The Digital Services Act: EU sets a new standard for platform accountability

A political agreement on the Digital Services Act (DSA) reached late last week may set a major blueprint for protecting people’s rights online and holding Big Tech companies accountable. It will do so in part by forcing platforms to be more transparent about the design and function of the algorithmic systems which are core to their business practices.

Aman Pal | Unsplash

After a marathon negotiating session that extended into the early hours of Saturday morning (April 23), EU negotiators finally announced that they had reached a deal on the Digital Services Act (DSA) – what is a hopefully landmark achievement in regulating major tech companies like Facebook, YouTube, TikTok and Twitter. The DSA introduces a complex set of rules designed to protect people’s fundamental rights online, and seeks to make platforms more transparent and accountable for how they recommend and moderate content.

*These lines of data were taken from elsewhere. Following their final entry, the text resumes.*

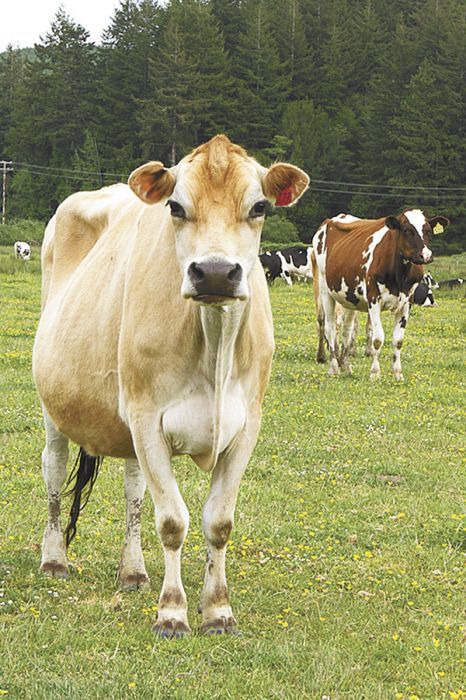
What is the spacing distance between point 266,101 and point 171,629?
85.1m

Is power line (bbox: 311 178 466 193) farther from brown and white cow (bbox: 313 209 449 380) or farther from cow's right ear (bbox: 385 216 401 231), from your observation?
cow's right ear (bbox: 385 216 401 231)

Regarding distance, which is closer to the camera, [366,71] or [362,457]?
[362,457]

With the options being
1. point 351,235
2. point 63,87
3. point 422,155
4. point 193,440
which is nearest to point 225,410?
point 193,440

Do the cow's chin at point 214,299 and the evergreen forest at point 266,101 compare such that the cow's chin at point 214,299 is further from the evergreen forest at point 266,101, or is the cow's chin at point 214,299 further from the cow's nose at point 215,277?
the evergreen forest at point 266,101

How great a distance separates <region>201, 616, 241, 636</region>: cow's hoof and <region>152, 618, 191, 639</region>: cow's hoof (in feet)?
0.35

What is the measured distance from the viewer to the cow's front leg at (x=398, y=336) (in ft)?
50.2

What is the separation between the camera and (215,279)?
14.9 feet

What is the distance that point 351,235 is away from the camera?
17.3 m

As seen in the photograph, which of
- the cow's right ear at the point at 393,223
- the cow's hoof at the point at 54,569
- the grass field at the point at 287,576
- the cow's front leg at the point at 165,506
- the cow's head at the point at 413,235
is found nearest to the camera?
the grass field at the point at 287,576

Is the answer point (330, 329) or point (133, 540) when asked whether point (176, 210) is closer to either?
point (133, 540)

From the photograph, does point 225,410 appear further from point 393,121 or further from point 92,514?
point 393,121

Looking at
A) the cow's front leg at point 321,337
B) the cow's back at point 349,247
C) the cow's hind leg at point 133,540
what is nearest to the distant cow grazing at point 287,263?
the cow's back at point 349,247

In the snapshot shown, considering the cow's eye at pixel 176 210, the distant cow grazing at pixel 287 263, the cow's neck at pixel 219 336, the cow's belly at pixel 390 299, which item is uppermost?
the cow's eye at pixel 176 210

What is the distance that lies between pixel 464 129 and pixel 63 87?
34.2m
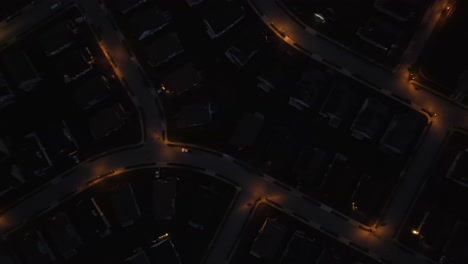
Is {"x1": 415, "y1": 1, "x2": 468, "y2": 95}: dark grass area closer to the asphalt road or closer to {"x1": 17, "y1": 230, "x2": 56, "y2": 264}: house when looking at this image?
the asphalt road

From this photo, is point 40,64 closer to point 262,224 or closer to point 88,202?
point 88,202

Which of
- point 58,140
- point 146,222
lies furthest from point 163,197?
point 58,140

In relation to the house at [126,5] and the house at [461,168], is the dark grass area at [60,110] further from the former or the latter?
the house at [461,168]

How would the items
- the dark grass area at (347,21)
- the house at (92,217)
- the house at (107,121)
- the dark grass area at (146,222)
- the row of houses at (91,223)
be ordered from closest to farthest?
the row of houses at (91,223)
the house at (107,121)
the house at (92,217)
the dark grass area at (347,21)
the dark grass area at (146,222)

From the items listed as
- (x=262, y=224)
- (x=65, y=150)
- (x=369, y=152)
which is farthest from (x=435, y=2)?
(x=65, y=150)

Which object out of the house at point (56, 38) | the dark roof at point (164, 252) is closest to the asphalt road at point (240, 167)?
the house at point (56, 38)

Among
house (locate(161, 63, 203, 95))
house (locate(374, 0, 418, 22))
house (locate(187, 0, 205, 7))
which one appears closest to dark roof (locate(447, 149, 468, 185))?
house (locate(374, 0, 418, 22))

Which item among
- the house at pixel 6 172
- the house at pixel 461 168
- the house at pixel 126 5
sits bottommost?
the house at pixel 6 172

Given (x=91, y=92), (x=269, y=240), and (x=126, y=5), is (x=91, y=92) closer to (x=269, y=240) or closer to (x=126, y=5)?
(x=126, y=5)
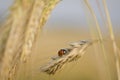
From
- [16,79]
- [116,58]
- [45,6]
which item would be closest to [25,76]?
[16,79]

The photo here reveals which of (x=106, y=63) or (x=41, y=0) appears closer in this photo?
(x=41, y=0)

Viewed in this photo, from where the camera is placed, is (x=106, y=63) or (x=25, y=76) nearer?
(x=25, y=76)

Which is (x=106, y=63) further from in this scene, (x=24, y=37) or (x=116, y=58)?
(x=24, y=37)

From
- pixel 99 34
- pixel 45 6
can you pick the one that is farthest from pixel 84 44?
pixel 45 6

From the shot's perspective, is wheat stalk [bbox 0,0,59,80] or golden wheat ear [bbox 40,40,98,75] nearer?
wheat stalk [bbox 0,0,59,80]

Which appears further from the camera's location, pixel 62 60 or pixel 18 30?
pixel 62 60

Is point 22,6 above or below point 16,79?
above

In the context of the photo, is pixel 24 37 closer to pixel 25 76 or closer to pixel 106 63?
pixel 25 76

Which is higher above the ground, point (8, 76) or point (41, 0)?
point (41, 0)

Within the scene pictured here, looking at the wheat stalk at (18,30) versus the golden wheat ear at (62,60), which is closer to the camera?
the wheat stalk at (18,30)
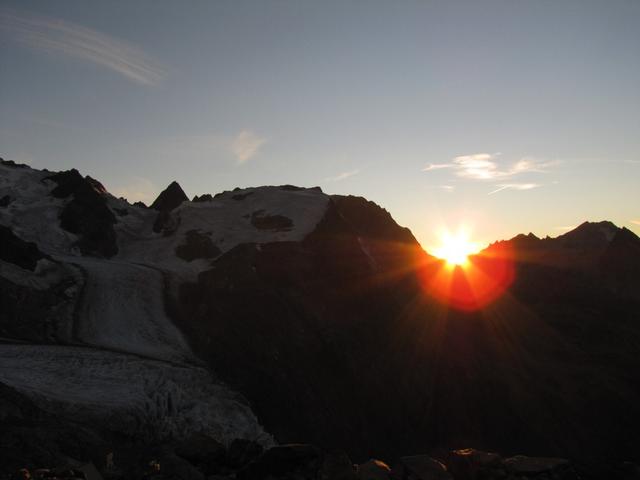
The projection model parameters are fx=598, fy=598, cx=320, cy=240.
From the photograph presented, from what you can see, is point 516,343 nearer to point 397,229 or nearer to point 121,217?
point 397,229

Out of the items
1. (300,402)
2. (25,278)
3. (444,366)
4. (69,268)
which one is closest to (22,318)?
(25,278)

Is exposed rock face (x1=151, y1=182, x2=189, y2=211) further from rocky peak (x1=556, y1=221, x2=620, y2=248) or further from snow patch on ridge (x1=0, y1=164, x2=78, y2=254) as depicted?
rocky peak (x1=556, y1=221, x2=620, y2=248)

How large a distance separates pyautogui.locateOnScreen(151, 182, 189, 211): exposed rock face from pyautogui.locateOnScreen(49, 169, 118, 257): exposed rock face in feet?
49.9

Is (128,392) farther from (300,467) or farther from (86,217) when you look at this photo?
(86,217)

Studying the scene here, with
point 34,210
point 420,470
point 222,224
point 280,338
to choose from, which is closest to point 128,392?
point 280,338

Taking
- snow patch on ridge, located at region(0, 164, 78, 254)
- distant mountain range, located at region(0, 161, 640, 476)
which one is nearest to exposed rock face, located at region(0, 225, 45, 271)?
distant mountain range, located at region(0, 161, 640, 476)

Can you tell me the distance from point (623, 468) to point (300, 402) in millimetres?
21153

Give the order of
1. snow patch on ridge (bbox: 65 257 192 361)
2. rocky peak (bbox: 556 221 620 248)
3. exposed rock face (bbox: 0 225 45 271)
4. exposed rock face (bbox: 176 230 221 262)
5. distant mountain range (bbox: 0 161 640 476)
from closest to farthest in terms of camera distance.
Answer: distant mountain range (bbox: 0 161 640 476)
snow patch on ridge (bbox: 65 257 192 361)
exposed rock face (bbox: 0 225 45 271)
exposed rock face (bbox: 176 230 221 262)
rocky peak (bbox: 556 221 620 248)

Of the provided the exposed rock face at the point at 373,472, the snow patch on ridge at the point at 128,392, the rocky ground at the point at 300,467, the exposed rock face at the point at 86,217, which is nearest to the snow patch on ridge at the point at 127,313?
the snow patch on ridge at the point at 128,392

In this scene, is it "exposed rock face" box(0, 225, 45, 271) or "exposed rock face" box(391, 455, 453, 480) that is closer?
"exposed rock face" box(391, 455, 453, 480)

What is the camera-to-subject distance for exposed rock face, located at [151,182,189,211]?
92875mm

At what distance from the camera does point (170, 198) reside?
93875mm

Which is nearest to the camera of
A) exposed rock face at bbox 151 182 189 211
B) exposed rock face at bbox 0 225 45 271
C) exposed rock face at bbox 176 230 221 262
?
exposed rock face at bbox 0 225 45 271

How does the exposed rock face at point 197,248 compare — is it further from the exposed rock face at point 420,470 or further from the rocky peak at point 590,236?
the rocky peak at point 590,236
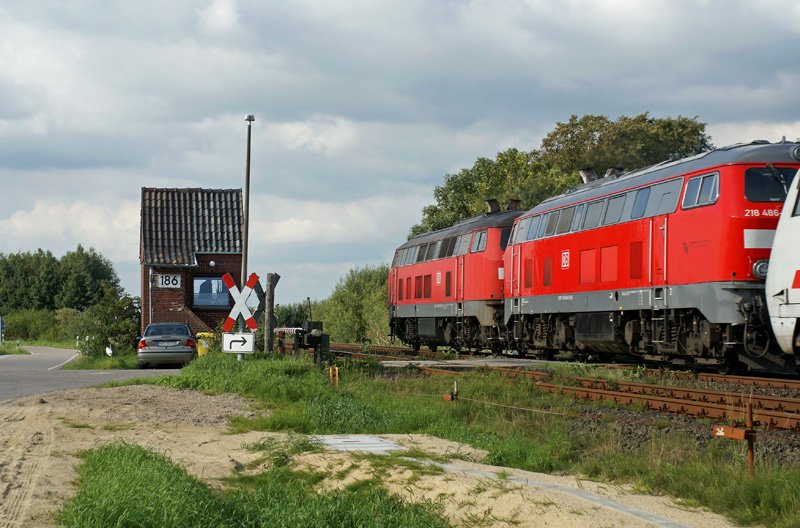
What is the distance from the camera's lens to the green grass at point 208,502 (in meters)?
7.32

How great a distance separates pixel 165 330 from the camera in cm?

AlgorithmWatch welcomes the political agreement on the DSA for its potential to usher in a new era of transparency and public scrutiny over Big Tech companies. In particular, we celebrate the DSA’s requirements for online platforms to identify and tackle so-called “systemic risks” stemming from the design and use of their services – risks like the dissemination of hate speech as well as intentional manipulation which may have negative effects on civic discourse and electoral processes. While such self-reporting requirements for platforms are necessary, they are insufficient if we are to ensure that platforms adequately identify and act on systemic risks. That’s why the DSA’s risk assessment includes two supporting pillars: independent audits, and data access and scrutiny for both regulators and researchers working in the public interest.

Core to our mission at AlgorithmWatch is advocating for public interest research to better understand automated decision-making systems and their impact on society. That’s why we have long advocated for a DSA which empowers watchdogs working in the public interest with the legal means to investigate systemic risks stemming from online platforms — a call that became even more urgent when Facebook forced us to shut down our Instagram Monitoring Project in 2021. Thanks to our demands to lawmakers, and backed by significant support, we are encouraged by reports that the DSA’s transparency rules will open the door for civil society organizations seeking to access platform data. Despite the political deal that has now been reached on the DSA, however, the fine print on this and other issues will remain unknown until details are worked out at the so-called “technical level” and a final text is made available to the public (presumably sometime in May).

Given the opaque nature of the trilogue negotiations, we can’t yet evaluate exactly what was agreed upon on Saturday — and as the saying goes, the devil is always in the details. Some of the contours of the agreement have already been outlined in press releases by the EU Parliament, Council, and Commission, indicating where compromises were reached on wedge issues like online advertising and “dark patterns”. An early analysis suggests that, thanks in part to the collective efforts of civil society, the DSA will limit platforms’ most egregious forms of tracking-based advertising and deceptive design practices, and introduce a strong EU-level enforcement regime for the largest platforms. Also, we welcome that the DSA introduces important safeguards for individual rights such as improved “notice-and-action” procedures for users to flag potentially illegal online content, as well as redress mechanisms for users to dispute platforms’ content moderation decisions. Platforms, in turn, will be required to respond to such notices in a transparent way and without the threat of immediate legal liability — which is important to ensure that platforms do not over-block legal content. However, we suspect that some of the DSA’s final rules may not go far enough to protect users — a result which can be attributed to a massive lobbying campaign from Big Tech companies to influence EU regulations.

Although the EU now has a deal on the Digital Services Act, this story is far from over. To start with, we will only know whether the DSA keeps its promises once we see how it is and can be enforced in practice. History has shown us that platforms will exploit every opportunity to prevent public scrutiny. For example, we remain concerned about the extent to which these companies will be able to invoke their “trade secrets” under the DSA to deny data access requests for watchdogs. We can't understand the influence platforms have on our public debate if we don't understand how they algorithmically moderate it — the DSA offers a blueprint to help us do this, but it will only be meaningful if the law is effectively implemented and enforced.